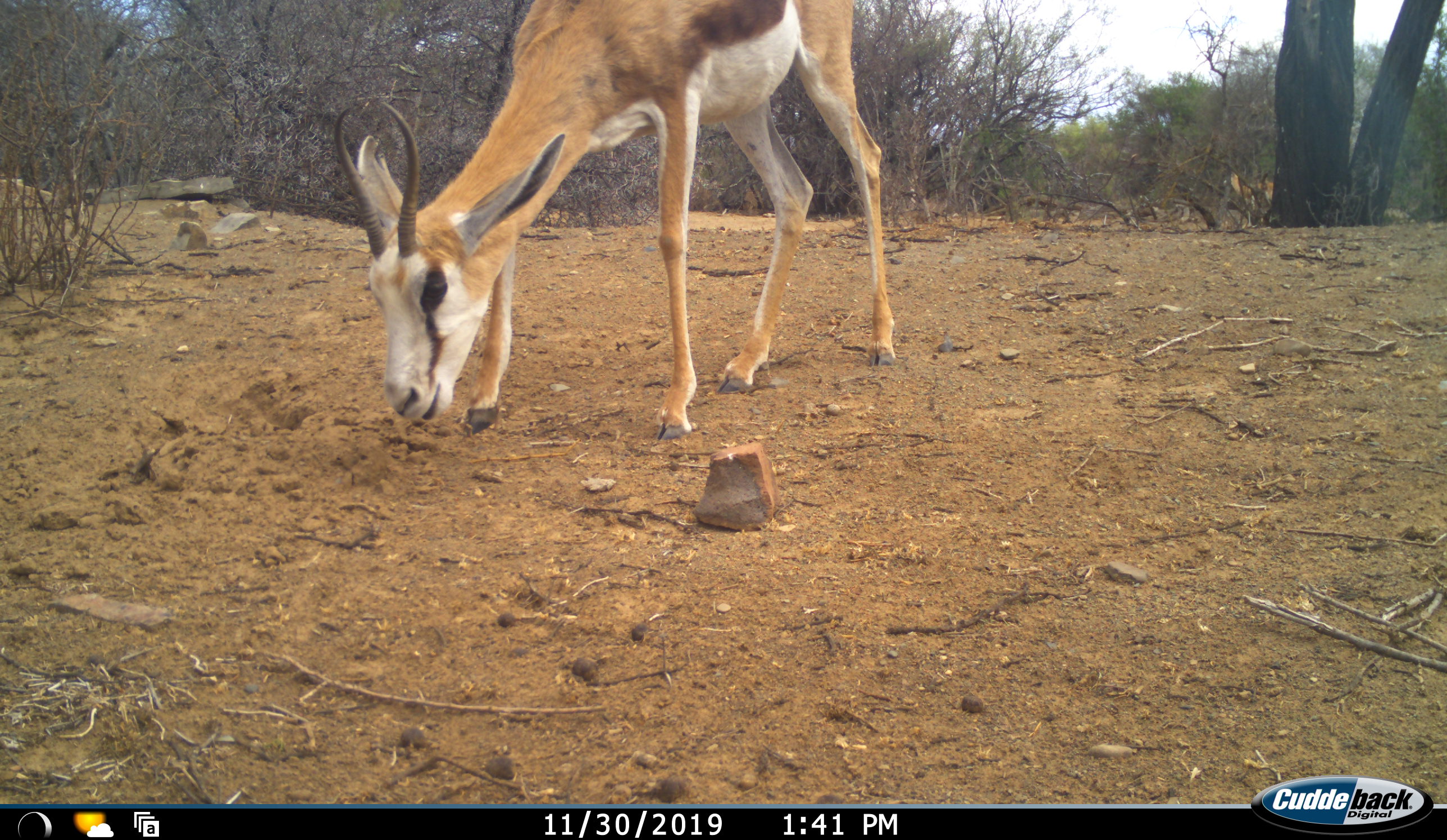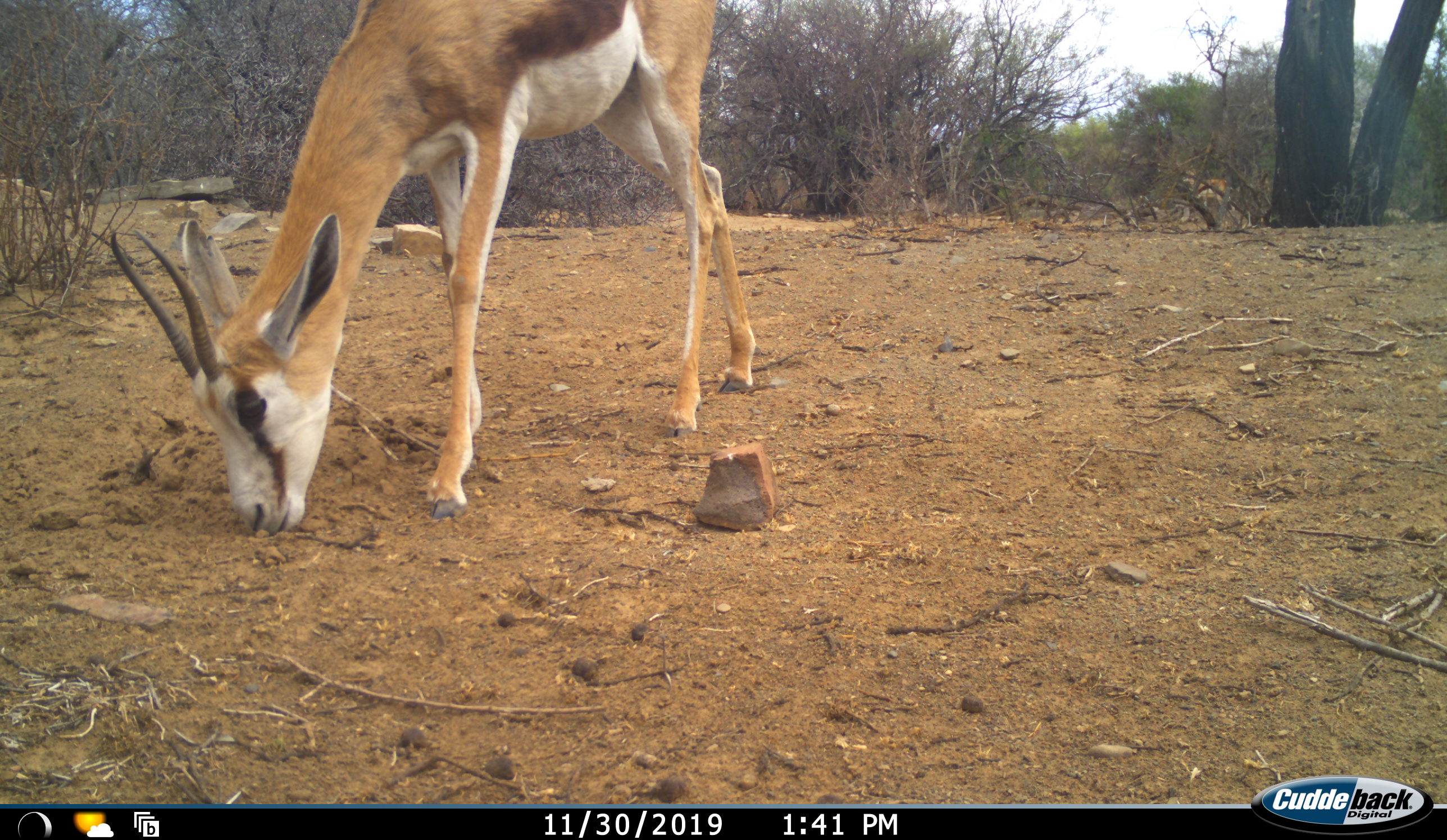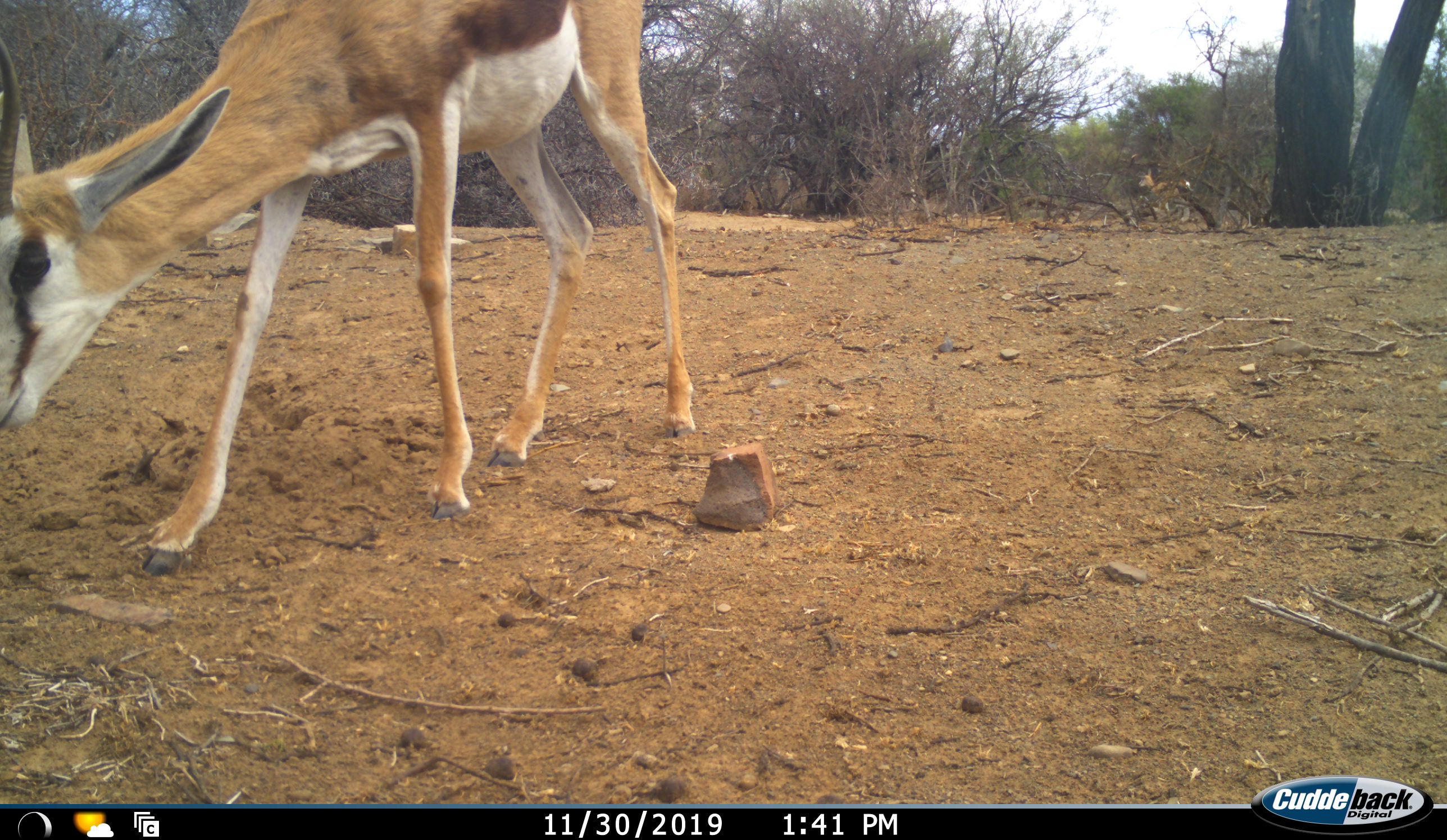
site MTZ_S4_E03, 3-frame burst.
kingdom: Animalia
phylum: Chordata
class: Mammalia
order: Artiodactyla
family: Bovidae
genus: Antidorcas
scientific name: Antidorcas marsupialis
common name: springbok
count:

....................

* **TO DO**
Repeat, character for character, the lines from the one that holds "kingdom: Animalia" to the final line of the material, inclusive, and no other lines.

* **WRITTEN ANSWER**
kingdom: Animalia
phylum: Chordata
class: Mammalia
order: Artiodactyla
family: Bovidae
genus: Antidorcas
scientific name: Antidorcas marsupialis
common name: springbok
count:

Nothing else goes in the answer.